EXERCISE GOAL:
Copy the data from the line that contains "In this scene, which" to its last line, exactly, including both of those lines and leaving out everything before.

EXTRACTED RECORDS:
·····
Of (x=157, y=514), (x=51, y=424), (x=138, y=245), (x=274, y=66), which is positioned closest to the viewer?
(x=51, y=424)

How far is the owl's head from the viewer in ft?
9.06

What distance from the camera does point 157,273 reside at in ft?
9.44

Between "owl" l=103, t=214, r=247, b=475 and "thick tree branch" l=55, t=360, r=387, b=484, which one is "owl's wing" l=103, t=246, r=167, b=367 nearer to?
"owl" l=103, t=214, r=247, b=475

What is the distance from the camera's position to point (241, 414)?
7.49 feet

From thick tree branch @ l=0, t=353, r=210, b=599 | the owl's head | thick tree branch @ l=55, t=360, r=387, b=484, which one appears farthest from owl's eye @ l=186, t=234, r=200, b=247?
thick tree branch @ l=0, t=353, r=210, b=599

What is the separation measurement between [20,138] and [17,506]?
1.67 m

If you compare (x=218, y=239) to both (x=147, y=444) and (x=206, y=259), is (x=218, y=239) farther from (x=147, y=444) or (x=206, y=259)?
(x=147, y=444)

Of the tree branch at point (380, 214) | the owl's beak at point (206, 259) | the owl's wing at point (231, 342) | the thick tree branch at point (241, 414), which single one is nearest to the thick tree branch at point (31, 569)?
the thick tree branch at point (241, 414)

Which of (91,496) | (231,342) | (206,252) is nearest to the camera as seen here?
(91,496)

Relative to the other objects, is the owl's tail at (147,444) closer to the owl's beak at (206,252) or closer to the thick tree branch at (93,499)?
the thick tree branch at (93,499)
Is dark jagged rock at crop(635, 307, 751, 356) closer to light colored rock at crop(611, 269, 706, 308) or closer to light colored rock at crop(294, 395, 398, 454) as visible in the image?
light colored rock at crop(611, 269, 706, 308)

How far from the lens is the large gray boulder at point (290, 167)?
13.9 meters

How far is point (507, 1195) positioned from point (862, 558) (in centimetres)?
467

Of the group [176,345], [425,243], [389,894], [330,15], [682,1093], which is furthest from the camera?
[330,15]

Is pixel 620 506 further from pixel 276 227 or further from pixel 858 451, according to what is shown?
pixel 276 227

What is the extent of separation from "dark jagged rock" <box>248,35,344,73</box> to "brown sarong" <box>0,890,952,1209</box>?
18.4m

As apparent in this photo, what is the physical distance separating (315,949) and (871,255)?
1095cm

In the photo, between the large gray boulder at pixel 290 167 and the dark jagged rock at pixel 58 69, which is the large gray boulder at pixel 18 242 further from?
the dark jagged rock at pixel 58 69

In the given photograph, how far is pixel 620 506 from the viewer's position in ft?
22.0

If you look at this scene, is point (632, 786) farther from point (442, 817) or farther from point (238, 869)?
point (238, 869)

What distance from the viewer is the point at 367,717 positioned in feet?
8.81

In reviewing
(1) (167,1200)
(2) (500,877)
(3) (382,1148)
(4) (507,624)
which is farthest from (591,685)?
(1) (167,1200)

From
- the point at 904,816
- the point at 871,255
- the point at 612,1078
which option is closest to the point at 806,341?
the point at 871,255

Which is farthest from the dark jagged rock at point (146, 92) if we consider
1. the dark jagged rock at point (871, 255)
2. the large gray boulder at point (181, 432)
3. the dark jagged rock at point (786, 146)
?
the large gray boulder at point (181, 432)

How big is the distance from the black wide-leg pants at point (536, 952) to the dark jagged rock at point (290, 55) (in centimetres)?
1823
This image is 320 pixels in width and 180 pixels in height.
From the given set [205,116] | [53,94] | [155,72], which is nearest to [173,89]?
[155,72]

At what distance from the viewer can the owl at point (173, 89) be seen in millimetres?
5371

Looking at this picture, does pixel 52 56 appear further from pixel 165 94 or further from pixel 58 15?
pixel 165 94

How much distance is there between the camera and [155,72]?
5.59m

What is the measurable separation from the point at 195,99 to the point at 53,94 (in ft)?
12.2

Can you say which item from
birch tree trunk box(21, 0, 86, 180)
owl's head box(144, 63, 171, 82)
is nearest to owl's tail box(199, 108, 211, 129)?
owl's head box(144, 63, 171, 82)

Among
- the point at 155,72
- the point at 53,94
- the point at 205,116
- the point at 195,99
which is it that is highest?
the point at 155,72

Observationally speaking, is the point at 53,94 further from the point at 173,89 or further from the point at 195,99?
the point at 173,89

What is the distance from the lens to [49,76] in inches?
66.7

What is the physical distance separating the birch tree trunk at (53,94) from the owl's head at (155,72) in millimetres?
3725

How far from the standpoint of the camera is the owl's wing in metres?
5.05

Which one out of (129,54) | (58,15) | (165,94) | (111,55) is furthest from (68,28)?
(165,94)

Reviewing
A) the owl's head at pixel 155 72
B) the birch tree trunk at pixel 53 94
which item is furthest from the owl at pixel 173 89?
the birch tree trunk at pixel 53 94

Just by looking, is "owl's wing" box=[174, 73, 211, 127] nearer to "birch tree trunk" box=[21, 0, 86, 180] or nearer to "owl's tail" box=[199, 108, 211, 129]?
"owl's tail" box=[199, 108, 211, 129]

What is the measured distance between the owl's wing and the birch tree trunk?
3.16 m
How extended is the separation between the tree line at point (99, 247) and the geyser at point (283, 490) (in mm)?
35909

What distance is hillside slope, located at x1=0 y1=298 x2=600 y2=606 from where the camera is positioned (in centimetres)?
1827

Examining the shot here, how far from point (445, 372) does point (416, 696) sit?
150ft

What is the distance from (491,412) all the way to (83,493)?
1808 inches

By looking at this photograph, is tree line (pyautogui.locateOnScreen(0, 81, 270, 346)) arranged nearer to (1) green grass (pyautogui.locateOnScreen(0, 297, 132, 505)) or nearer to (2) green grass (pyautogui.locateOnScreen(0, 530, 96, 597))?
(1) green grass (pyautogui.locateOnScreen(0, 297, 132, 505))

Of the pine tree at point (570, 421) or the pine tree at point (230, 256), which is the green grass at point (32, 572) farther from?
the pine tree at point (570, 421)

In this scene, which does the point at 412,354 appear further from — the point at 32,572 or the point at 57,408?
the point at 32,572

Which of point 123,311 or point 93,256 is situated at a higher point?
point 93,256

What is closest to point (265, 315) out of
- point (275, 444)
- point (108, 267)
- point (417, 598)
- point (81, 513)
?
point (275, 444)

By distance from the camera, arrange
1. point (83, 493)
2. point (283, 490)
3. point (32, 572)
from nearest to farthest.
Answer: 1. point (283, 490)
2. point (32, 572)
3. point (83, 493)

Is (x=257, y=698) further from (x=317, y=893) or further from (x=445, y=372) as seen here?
·····
SOLUTION FOR THIS TASK:
In this scene, which does the point at 412,354 appear further from — the point at 32,572 or the point at 57,408?
the point at 32,572

Which of point 123,311 or point 93,256 is situated at a higher point?
point 93,256

What is closest to point (265, 315) out of
- point (275, 444)
- point (108, 267)
- point (417, 598)
- point (81, 513)
?
point (275, 444)

By distance from the camera, arrange
1. point (83, 493)
2. point (283, 490)
3. point (32, 572)
from nearest to farthest.
Answer: 1. point (283, 490)
2. point (32, 572)
3. point (83, 493)

Is (x=257, y=698) further from (x=317, y=893) or further from (x=445, y=372) as seen here?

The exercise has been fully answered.